[Text under study]
In order to verify that your development environment matches the production environment you can examine the Nix store path of the environment in both locations.

The Nix store is a directory that serves as a cache of all the programs, libraries, scripts, etc in your environment. Paths in this directory have the form /nix/store/<hash>-<name>, where the hash is used to uniquely identify the package. The hash in the path is computed from the hashes of all the package dependencies, the system (CPU architecture and OS), and the source of the package itself, so a change in any of these will result in a different store path.

Compare store paths

Lets create our demo environment.

$ flox create -e demo
...
created environment demo (...)

Each generation of an environment has its own path. Start by getting the current path for your environment:

$ tracelinks $(flox list --json -e demo | jq -r .path) # (1)!
...
/.../.local/share/flox/environments/local/....demo -> ....demo-1-link
  /.../.local/share/flox/environments/local/....demo-1-link -> /nix/store/...-floxShell
    /nix/store/...-floxShell -> /nix/store/...-wrapper
      /nix/store/...-wrapper: directory # (2)!
  1. flox list --json dumps metadata about an environment, and we filter with jq to just keep the path of the environment. tracelinks follows symlinks until it finds an actual file or directory.
  2. flox environments are wrapped in a few layers of symlink indirection, but all the symlinks can be ignored for the purpose of this how-to

You can run this same command in your production environment, and as long as the CPU architecture and OS are the same you should get the same path.

Now add a package to your development environment:

$ flox install -e demo ripgrep
...

[Questions]
1. Please answer these from the how-to on Nix store paths:
(a) What form do paths in the Nix store take?
(b) Which command creates the demo environment?
(c) What does tracelinks do?
2. List everything that the how-to on Nix store paths says the hash in a store path is computed from.
3. Extend the how-to on Nix store paths, picking up right after its last shown command.
The lines after this have nothing to do with the how-to on Nix store paths.

[Supplied information]
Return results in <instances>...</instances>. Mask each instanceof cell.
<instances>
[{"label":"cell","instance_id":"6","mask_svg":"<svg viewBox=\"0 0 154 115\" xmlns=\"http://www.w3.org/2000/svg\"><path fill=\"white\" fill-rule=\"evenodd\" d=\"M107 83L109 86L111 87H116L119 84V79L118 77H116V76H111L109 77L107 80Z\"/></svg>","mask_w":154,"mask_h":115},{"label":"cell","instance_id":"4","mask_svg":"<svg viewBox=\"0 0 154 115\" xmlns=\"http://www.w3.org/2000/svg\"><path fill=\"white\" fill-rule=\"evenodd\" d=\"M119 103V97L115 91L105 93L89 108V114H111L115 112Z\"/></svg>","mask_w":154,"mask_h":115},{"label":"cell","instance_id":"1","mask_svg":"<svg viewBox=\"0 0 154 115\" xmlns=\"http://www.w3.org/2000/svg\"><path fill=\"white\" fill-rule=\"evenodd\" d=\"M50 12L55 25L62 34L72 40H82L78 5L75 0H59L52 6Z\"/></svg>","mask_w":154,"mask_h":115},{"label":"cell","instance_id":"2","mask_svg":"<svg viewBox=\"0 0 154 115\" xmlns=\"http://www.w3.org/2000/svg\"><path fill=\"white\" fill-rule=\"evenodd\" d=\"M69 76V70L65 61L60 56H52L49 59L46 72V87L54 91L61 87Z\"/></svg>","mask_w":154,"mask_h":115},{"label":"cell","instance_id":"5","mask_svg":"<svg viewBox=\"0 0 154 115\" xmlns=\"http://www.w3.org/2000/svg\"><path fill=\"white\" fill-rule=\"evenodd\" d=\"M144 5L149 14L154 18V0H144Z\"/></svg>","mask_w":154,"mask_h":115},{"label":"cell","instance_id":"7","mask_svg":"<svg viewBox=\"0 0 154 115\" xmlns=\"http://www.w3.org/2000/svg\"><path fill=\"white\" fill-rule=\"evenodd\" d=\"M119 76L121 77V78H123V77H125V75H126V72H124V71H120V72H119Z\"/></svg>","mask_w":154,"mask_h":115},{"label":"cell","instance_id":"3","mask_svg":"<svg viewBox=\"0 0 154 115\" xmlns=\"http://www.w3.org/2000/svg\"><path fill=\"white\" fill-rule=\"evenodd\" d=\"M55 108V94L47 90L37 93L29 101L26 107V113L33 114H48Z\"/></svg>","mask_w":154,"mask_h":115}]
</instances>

[Task results]
1.
(a) /nix/store/<hash>-<name>
(b) flox create -e demo
(c) It follows symlinks until it finds an actual file or directory.

2.
- the hashes of all the package dependencies
- the system (CPU architecture and OS)
- the source of the package itself

3.
Installed 'ripgrep' package(s) into 'demo' environment.

Now get the new path for your environment and see that they are different:

$ tracelinks $(flox list --json -e demo | jq -r .path)
...
/.../.local/share/flox/environments/local/....demo -> ....demo-2-link
  /.../.local/share/flox/environments/local/....demo-2-link -> /nix/store/...-floxShell
    /nix/store/...-floxShell -> /nix/store/...-wrapper
      /nix/store/...-wrapper: directory # (1)!

  1. The environment store path changed.

If you rollback to a prior generation, your environment will have the original path again:

$ flox rollback -e demo
...
Rolled back environment 'demo' from generation 2 to 1.

$ tracelinks $(flox list --json -e demo | jq -r .path)
...
/.../.local/share/flox/environments/local/....demo -> ....demo-1-link
  /.../.local/share/flox/environments/local/....demo-1-link -> /nix/store/...-floxShell
    /nix/store/...-floxShell -> /nix/store/...-wrapper
      /nix/store/...-wrapper: directory

From this exercise you can now see that a given generation of an environment on a given CPU architecture and OS will always be the same, and this can be verified by checking the underlying store path.